### Exercise instructions
From the first line to the last, copy the listing exactly and omit the images.

### Collected material
# # # # #
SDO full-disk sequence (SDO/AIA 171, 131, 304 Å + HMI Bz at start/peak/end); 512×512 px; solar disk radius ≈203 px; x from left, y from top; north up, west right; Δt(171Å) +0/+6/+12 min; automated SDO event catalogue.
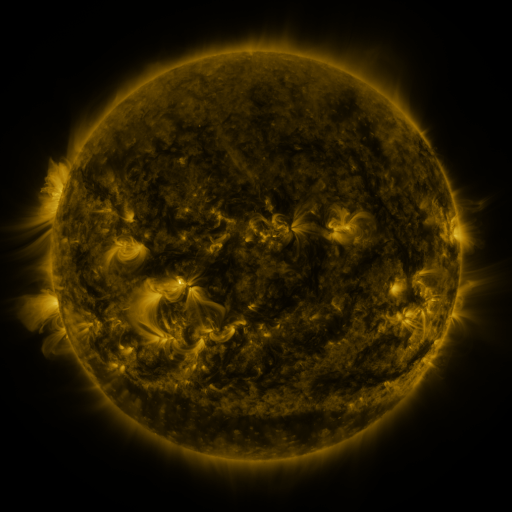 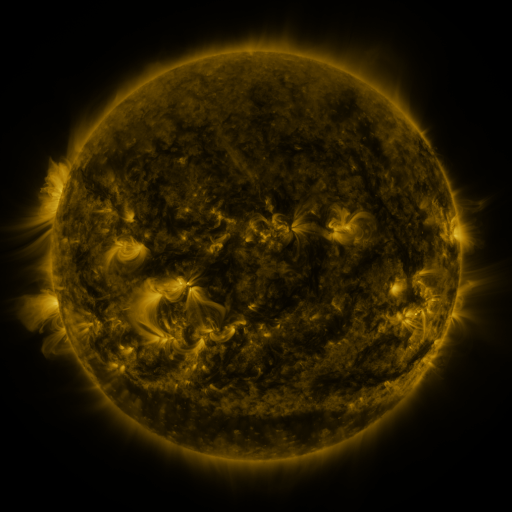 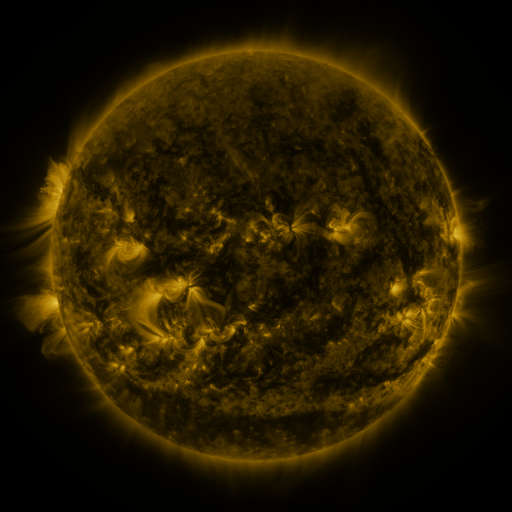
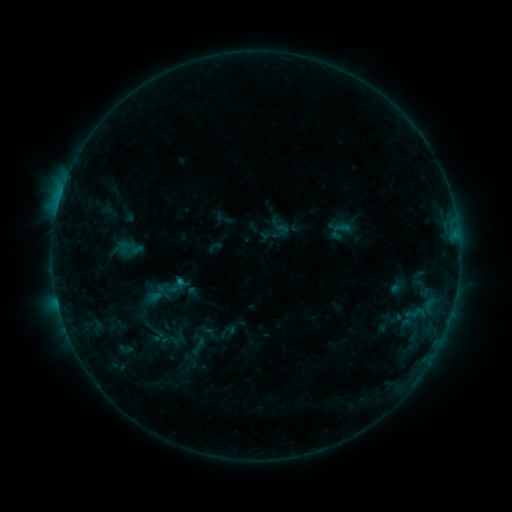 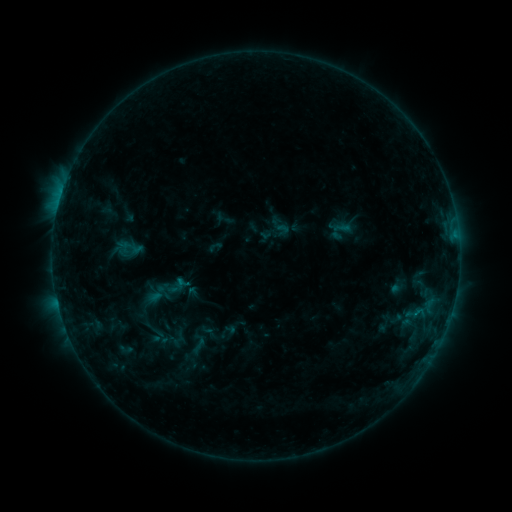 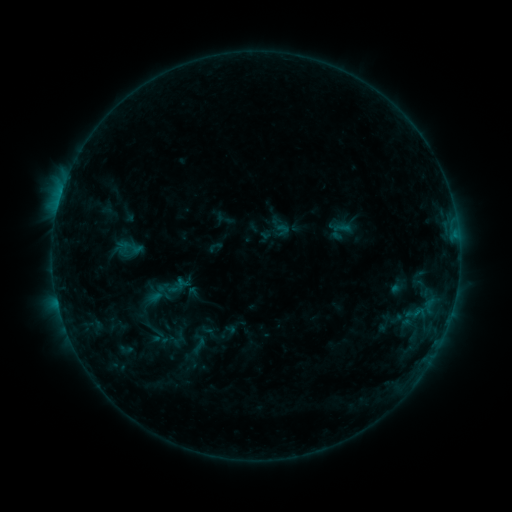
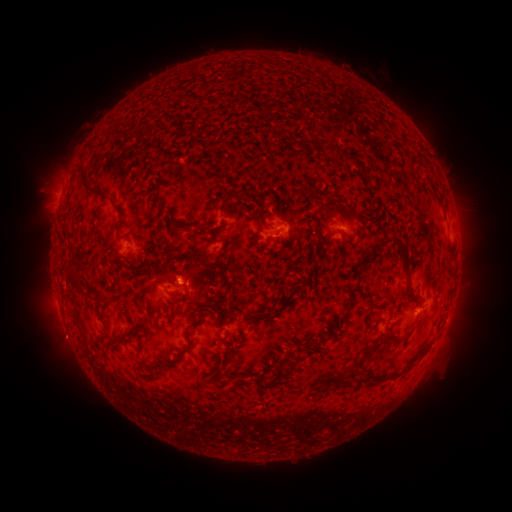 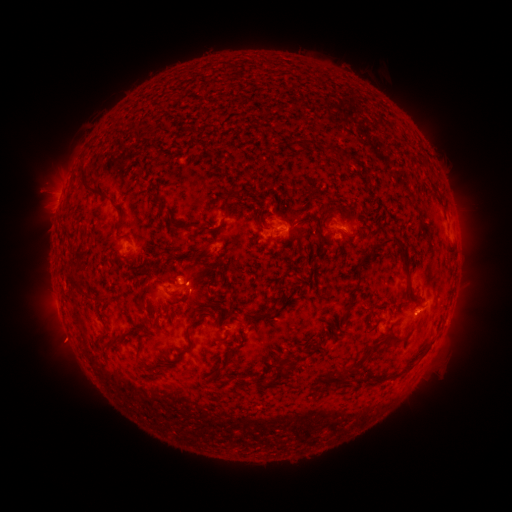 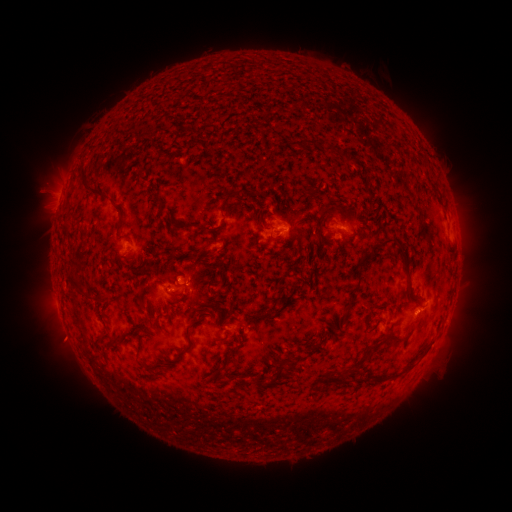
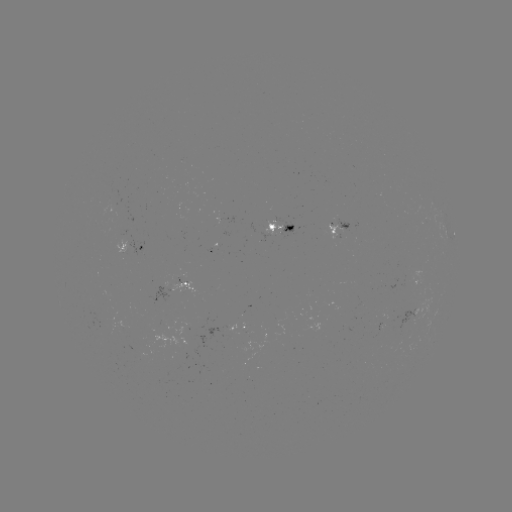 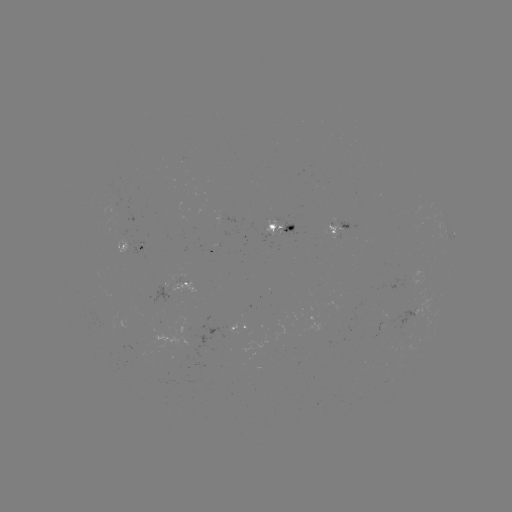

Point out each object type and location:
eruption: (66, 341)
# # # # #
### Answer section
SDO full-disk sequence (SDO/AIA 171, 131, 304 Å + HMI Bz at start/peak/end); 512×512 px; solar disk radius ≈203 px; x from left, y from top; north up, west right; Δt(171Å) +0/+6/+12 min; automated SDO event catalogue.

Point out each object type and location:
eruption: (66, 341)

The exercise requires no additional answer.